> [REQUIRED ACTION]: Send back the data below exactly. Drop every picture.

> [DATA LISTING]:
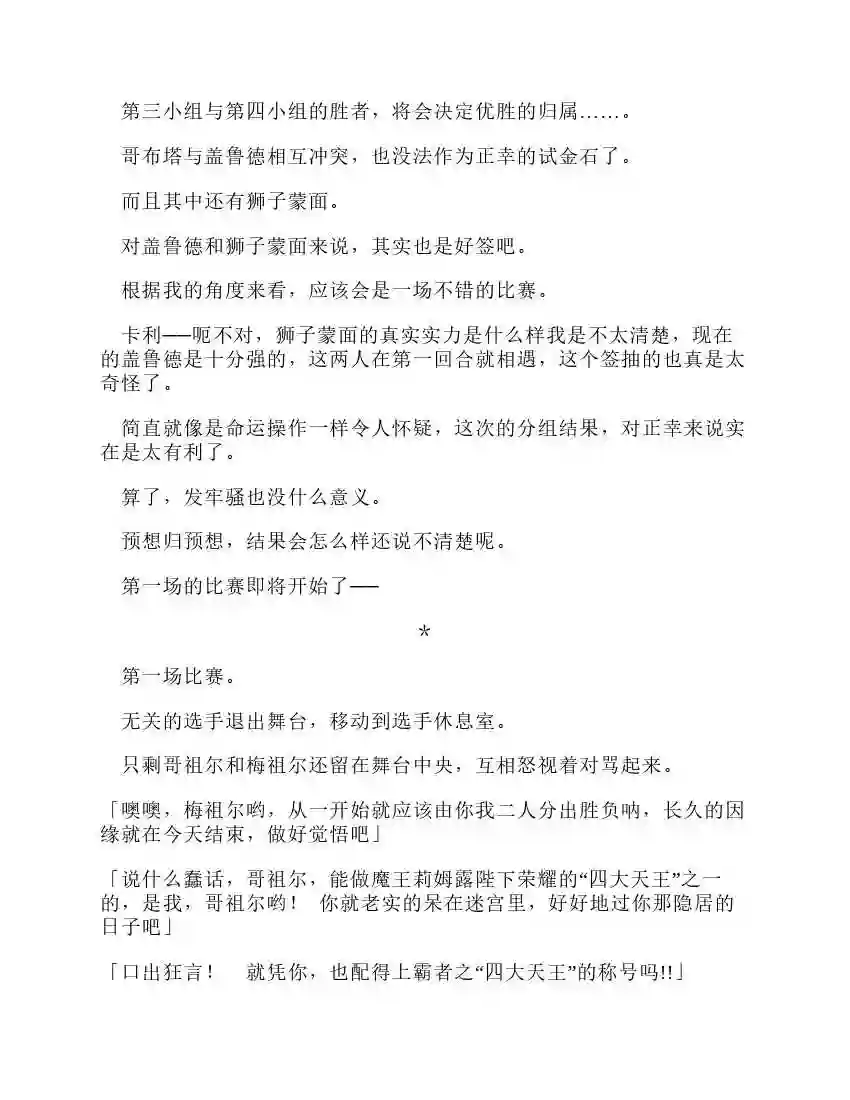 第三小组与第四小组的胜者，将会决定优胜的归属……。

哥布塔与盖鲁德相互冲突，也没法作为正幸的试金石了。

而且其中还有狮子蒙面。

对盖鲁德和狮子蒙面来说，其实也是好签吧。

根据我的角度来看，应该会是一场不错的比赛。

卡利──呃不对，狮子蒙面的真实实力是什么样我是不太清楚，现在的盖鲁德是十分强的，这两人在第一回合就相遇，这个签抽的也真是太奇怪了。

简直就像是命运操作一样令人怀疑，这次的分组结果，对正幸来说实在是太有利了。

算了，发牢骚也没什么意义。

预想归预想，结果会怎么样还说不清楚呢。

第一场的比赛即将开始了──

*

第一场比赛。

无关的选手退出舞台，移动到选手休息室。

只剩哥祖尔和梅祖尔还留在舞台中央，互相怒视着对骂起来。

「噢噢，梅祖尔哟，从一开始就应该由你我二人分出胜负呐，长久的因缘就在今天结束，做好觉悟吧」

「说什么蠢话，哥祖尔，能做魔王莉姆露陛下荣耀的“四大天王”之一的，是我，哥祖尔哟！ 你就老实的呆在迷宫里，好好地过你那隐居的日子吧」

「口出狂言！ 就凭你，也配得上霸者之“四大天王”的称号吗!!」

> [TASK RESPONSE]:
 第三小组与第四小组的胜者，将会决定优胜的归属……。

哥布塔与盖鲁德相互冲突，也没法作为正幸的试金石了。

而且其中还有狮子蒙面。

对盖鲁德和狮子蒙面来说，其实也是好签吧。

根据我的角度来看，应该会是一场不错的比赛。

卡利──呃不对，狮子蒙面的真实实力是什么样我是不太清楚，现在的盖鲁德是十分强的，这两人在第一回合就相遇，这个签抽的也真是太奇怪了。

简直就像是命运操作一样令人怀疑，这次的分组结果，对正幸来说实在是太有利了。

算了，发牢骚也没什么意义。

预想归预想，结果会怎么样还说不清楚呢。

第一场的比赛即将开始了──

*

第一场比赛。

无关的选手退出舞台，移动到选手休息室。

只剩哥祖尔和梅祖尔还留在舞台中央，互相怒视着对骂起来。

「噢噢，梅祖尔哟，从一开始就应该由你我二人分出胜负呐，长久的因缘就在今天结束，做好觉悟吧」

「说什么蠢话，哥祖尔，能做魔王莉姆露陛下荣耀的“四大天王”之一的，是我，哥祖尔哟！ 你就老实的呆在迷宫里，好好地过你那隐居的日子吧」

「口出狂言！ 就凭你，也配得上霸者之“四大天王”的称号吗!!」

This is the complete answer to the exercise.